• _Dataset rows_
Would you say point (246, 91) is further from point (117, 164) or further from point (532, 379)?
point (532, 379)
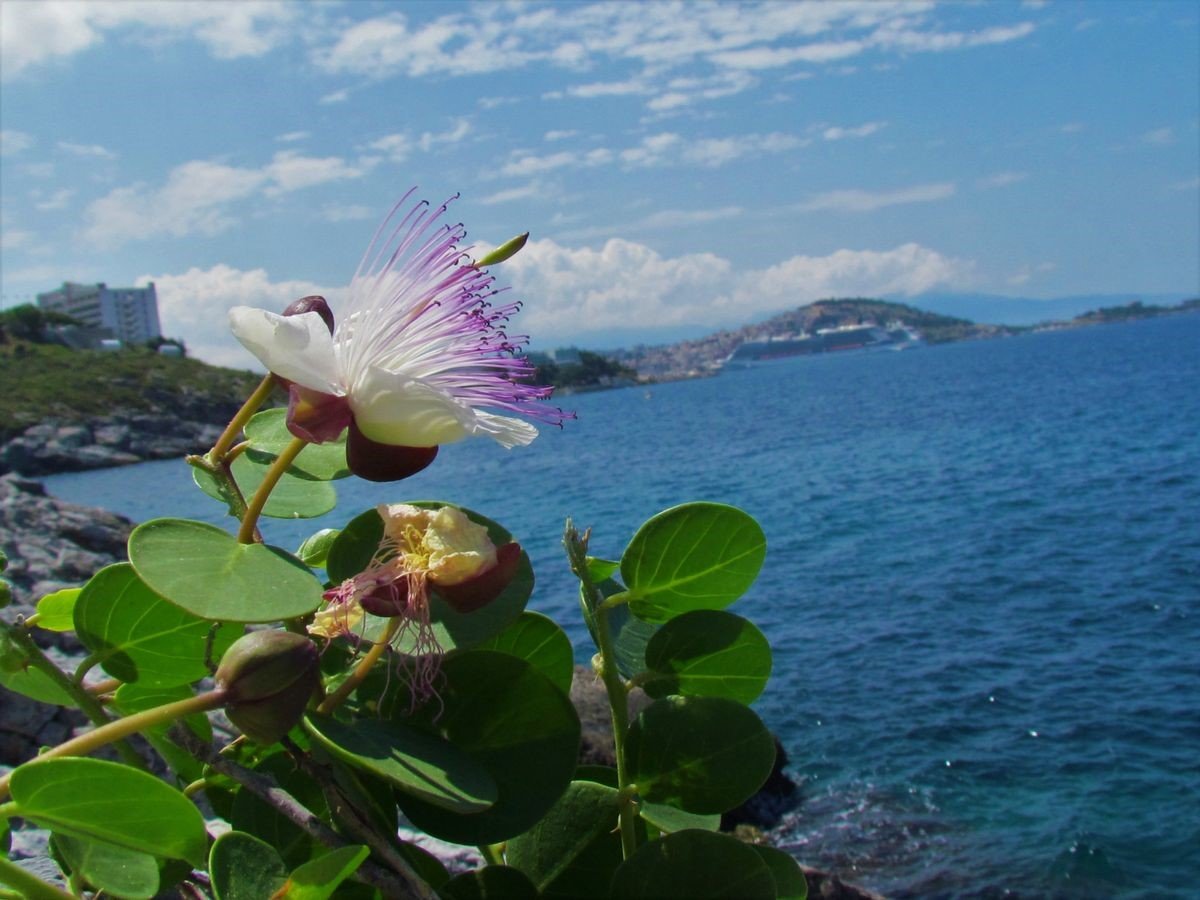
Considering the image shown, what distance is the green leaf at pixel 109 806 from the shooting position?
385mm

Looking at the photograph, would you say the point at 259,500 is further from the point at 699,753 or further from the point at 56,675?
the point at 699,753

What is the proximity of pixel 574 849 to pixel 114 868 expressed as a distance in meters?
0.25

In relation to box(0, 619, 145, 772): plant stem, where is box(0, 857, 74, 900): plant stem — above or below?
below

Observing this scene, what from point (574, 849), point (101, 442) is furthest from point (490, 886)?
point (101, 442)

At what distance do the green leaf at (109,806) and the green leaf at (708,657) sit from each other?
32 cm

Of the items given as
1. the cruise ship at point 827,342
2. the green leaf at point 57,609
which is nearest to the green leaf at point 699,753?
the green leaf at point 57,609

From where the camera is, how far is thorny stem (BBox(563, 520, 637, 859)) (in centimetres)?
58

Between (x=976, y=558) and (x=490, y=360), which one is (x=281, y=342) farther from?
(x=976, y=558)

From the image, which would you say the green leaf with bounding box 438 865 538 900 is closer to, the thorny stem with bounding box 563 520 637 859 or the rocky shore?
the thorny stem with bounding box 563 520 637 859

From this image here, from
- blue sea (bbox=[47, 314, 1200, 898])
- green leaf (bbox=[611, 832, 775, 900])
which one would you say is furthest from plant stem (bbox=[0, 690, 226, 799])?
blue sea (bbox=[47, 314, 1200, 898])

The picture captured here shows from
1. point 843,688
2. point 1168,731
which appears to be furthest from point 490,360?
point 843,688

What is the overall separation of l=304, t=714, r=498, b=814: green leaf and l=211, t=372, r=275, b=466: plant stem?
0.61 ft

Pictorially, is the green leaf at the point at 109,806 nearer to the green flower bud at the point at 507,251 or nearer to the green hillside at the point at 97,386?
the green flower bud at the point at 507,251

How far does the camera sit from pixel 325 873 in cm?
44
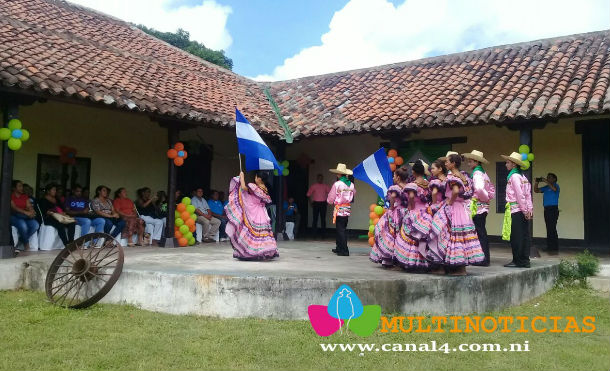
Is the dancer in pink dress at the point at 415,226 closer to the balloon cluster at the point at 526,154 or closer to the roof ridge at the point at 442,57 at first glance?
the balloon cluster at the point at 526,154

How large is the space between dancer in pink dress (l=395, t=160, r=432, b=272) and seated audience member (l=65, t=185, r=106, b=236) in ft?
17.9

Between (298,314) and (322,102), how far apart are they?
28.0 feet

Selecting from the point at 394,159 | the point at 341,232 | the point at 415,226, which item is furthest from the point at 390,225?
the point at 394,159

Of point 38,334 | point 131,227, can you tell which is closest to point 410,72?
point 131,227

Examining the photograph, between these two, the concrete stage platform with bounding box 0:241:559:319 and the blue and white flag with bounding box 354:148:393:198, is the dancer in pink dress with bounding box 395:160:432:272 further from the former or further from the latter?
the blue and white flag with bounding box 354:148:393:198

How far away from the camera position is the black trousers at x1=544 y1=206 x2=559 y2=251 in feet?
32.0

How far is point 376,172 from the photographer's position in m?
7.59

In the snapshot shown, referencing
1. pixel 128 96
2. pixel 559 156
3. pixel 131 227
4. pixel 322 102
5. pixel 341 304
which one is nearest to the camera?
pixel 341 304

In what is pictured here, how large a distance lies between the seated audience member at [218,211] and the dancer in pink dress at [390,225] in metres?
5.16

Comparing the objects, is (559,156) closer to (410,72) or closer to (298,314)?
(410,72)

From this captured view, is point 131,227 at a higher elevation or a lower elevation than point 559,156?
lower

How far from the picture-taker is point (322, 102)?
13055 mm

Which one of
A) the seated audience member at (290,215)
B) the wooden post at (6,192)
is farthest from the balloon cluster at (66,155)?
the seated audience member at (290,215)

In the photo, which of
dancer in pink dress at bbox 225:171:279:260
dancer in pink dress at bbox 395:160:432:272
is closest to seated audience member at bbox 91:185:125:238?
dancer in pink dress at bbox 225:171:279:260
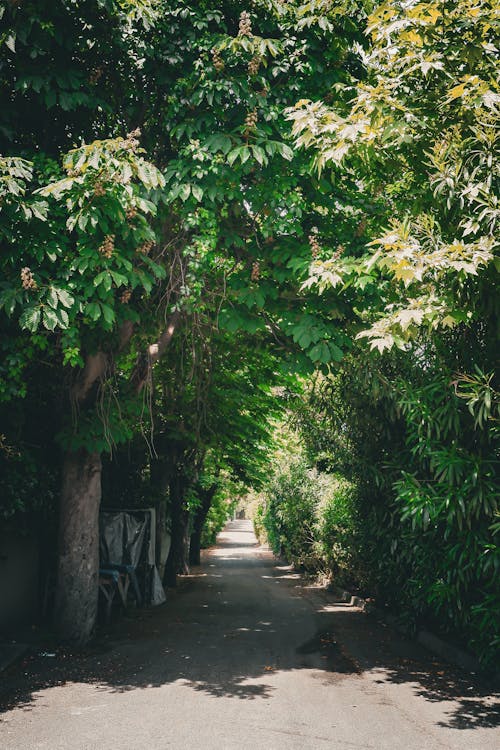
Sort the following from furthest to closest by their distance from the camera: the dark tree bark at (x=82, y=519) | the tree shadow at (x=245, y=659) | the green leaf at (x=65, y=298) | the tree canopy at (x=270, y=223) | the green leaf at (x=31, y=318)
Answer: the dark tree bark at (x=82, y=519) < the tree shadow at (x=245, y=659) < the green leaf at (x=65, y=298) < the green leaf at (x=31, y=318) < the tree canopy at (x=270, y=223)

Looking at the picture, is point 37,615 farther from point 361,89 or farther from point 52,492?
point 361,89

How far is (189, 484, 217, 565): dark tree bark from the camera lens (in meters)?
26.6

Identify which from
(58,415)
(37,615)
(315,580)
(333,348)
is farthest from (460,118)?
(315,580)

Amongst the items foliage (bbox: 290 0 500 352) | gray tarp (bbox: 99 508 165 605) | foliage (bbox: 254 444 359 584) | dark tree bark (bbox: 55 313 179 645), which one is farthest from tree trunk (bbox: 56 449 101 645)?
foliage (bbox: 254 444 359 584)

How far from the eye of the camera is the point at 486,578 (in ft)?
23.4

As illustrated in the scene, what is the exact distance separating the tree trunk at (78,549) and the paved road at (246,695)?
676 mm

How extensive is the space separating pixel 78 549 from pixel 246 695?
3898 mm

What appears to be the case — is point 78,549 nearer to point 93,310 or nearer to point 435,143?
point 93,310

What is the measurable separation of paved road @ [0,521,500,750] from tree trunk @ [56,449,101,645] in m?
0.68

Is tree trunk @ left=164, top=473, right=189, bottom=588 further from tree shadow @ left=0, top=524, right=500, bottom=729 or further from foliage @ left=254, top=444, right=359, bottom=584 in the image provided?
tree shadow @ left=0, top=524, right=500, bottom=729

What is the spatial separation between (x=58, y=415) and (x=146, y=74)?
520 cm

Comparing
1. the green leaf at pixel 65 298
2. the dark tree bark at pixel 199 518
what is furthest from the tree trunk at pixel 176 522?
the green leaf at pixel 65 298

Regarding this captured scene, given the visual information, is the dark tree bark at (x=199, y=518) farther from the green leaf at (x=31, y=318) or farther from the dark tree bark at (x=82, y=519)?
the green leaf at (x=31, y=318)

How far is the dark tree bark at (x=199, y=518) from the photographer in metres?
26.6
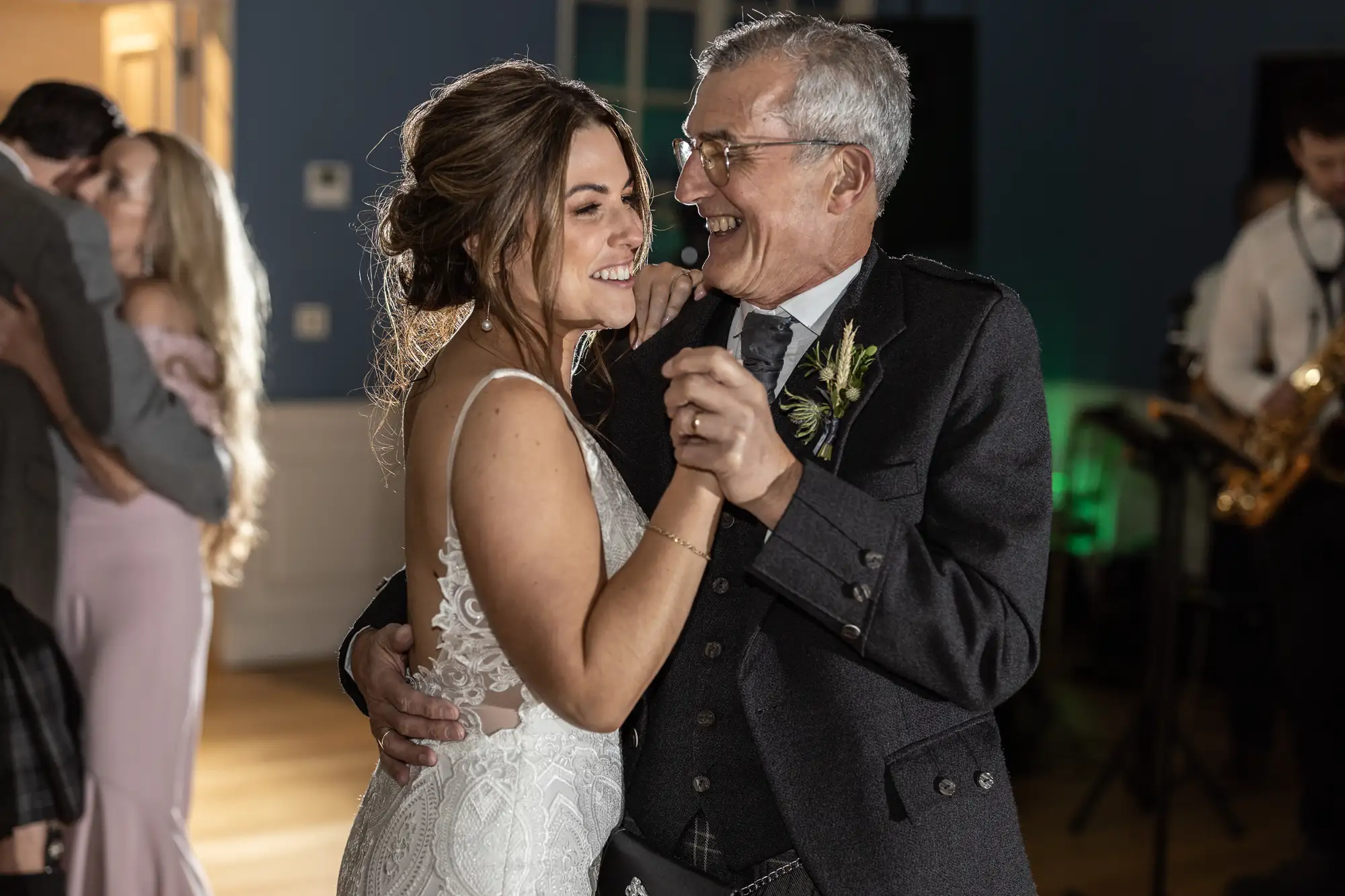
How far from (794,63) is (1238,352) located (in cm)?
301

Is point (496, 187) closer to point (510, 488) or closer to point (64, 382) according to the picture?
point (510, 488)

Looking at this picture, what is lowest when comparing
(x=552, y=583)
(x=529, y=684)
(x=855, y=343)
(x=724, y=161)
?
(x=529, y=684)

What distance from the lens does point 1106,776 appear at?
4504 millimetres

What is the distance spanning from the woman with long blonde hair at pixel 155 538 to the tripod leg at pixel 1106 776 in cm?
272

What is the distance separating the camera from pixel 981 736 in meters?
1.67

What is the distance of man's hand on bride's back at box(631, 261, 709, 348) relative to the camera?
6.49 feet

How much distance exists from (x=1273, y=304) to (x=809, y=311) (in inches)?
116

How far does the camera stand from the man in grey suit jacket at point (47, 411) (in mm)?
2387

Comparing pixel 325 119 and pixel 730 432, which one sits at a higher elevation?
pixel 325 119

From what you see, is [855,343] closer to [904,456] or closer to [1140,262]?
[904,456]

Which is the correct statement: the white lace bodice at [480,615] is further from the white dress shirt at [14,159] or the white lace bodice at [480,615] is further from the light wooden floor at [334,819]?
the light wooden floor at [334,819]

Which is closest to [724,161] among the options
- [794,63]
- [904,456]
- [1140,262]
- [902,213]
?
[794,63]

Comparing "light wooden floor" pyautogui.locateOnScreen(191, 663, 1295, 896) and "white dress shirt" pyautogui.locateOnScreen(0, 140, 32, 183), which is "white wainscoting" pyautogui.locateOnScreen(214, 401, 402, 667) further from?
"white dress shirt" pyautogui.locateOnScreen(0, 140, 32, 183)

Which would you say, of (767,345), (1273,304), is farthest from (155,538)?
(1273,304)
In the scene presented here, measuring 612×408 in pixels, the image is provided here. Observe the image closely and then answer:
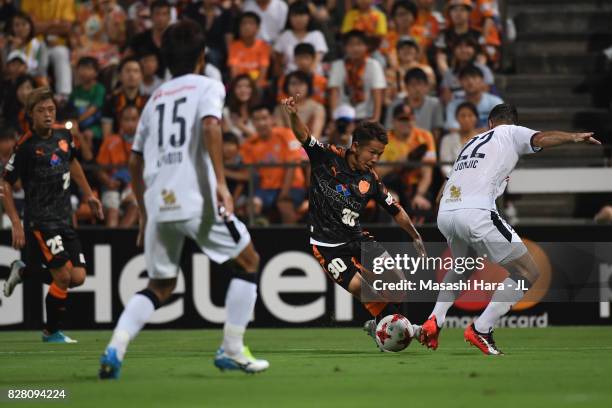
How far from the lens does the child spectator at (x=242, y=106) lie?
16.5 m

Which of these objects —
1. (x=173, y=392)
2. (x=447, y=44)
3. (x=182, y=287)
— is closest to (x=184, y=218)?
(x=173, y=392)

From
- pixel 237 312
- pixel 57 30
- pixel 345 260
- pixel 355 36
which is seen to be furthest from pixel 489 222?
pixel 57 30

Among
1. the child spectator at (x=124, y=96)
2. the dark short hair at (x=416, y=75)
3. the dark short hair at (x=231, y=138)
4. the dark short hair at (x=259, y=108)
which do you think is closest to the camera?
the dark short hair at (x=231, y=138)

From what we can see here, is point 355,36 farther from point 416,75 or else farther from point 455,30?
point 455,30

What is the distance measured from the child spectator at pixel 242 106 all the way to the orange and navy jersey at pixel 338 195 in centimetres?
542

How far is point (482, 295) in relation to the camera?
593 inches

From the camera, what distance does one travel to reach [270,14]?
1856cm

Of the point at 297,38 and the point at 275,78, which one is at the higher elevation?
the point at 297,38

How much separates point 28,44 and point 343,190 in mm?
8355

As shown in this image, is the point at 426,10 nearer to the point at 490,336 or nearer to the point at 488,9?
the point at 488,9

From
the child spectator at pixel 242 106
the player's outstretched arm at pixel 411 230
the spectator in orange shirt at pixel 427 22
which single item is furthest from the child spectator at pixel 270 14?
the player's outstretched arm at pixel 411 230

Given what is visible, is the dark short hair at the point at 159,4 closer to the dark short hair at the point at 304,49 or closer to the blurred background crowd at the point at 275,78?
the blurred background crowd at the point at 275,78

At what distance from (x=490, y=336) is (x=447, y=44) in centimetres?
841

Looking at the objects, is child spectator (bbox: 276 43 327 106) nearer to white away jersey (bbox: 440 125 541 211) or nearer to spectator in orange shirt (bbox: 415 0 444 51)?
spectator in orange shirt (bbox: 415 0 444 51)
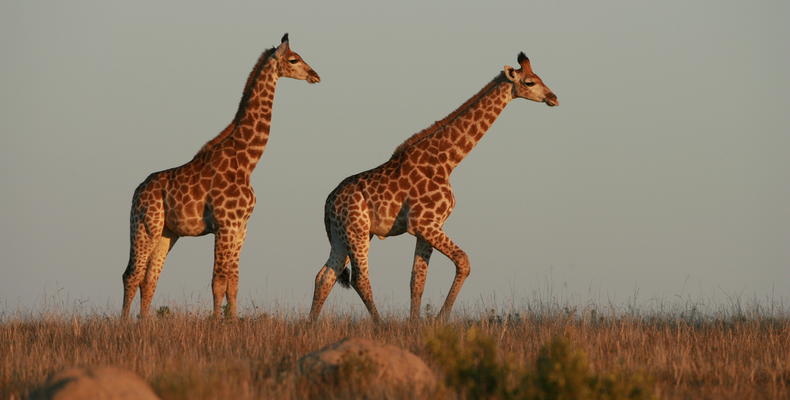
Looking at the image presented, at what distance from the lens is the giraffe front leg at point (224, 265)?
1506 cm

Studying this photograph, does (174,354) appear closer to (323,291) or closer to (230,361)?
(230,361)

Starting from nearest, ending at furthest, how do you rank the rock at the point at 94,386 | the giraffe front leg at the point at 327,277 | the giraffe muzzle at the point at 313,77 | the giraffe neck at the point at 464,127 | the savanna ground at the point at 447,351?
the rock at the point at 94,386
the savanna ground at the point at 447,351
the giraffe front leg at the point at 327,277
the giraffe neck at the point at 464,127
the giraffe muzzle at the point at 313,77

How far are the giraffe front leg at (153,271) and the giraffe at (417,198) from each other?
7.92 ft

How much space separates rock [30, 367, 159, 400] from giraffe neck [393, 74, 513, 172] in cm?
909

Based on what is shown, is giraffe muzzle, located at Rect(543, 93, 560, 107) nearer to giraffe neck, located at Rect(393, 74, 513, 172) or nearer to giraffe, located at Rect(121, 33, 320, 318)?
giraffe neck, located at Rect(393, 74, 513, 172)

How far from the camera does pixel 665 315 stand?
1650 cm

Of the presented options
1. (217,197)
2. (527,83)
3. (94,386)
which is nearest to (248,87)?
(217,197)

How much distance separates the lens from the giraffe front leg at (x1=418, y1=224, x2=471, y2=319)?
15.1 metres

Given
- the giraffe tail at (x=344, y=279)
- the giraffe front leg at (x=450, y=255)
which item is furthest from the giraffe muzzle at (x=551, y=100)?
the giraffe tail at (x=344, y=279)

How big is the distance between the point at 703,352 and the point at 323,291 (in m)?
5.85

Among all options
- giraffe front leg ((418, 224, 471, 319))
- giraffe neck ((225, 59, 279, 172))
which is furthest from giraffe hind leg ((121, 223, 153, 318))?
giraffe front leg ((418, 224, 471, 319))

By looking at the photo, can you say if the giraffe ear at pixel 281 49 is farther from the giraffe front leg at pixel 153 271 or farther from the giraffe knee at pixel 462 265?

• _Given instruction_
Return everything in the material from the line containing "How far are" down to the line containing "15.1 metres", both lines included, reproduced character for character.

• _Correct answer_
How far are the giraffe front leg at (153,271) and the giraffe at (417,198) from each other?
7.92 ft

How much space separates rock [30, 367, 159, 400] from giraffe neck [393, 74, 513, 172] in cm?
909

Based on what is shown, is giraffe muzzle, located at Rect(543, 93, 560, 107) nearer to giraffe neck, located at Rect(393, 74, 513, 172) or nearer to giraffe, located at Rect(121, 33, 320, 318)?
giraffe neck, located at Rect(393, 74, 513, 172)

How far from the camera does pixel 665 315 stand?
1650 cm

Of the presented options
1. (217,197)
2. (527,83)
3. (94,386)
which is nearest to (248,87)?
(217,197)

How much distance separates the lens from the giraffe front leg at (x1=418, y1=224, x2=471, y2=319)?
15.1 metres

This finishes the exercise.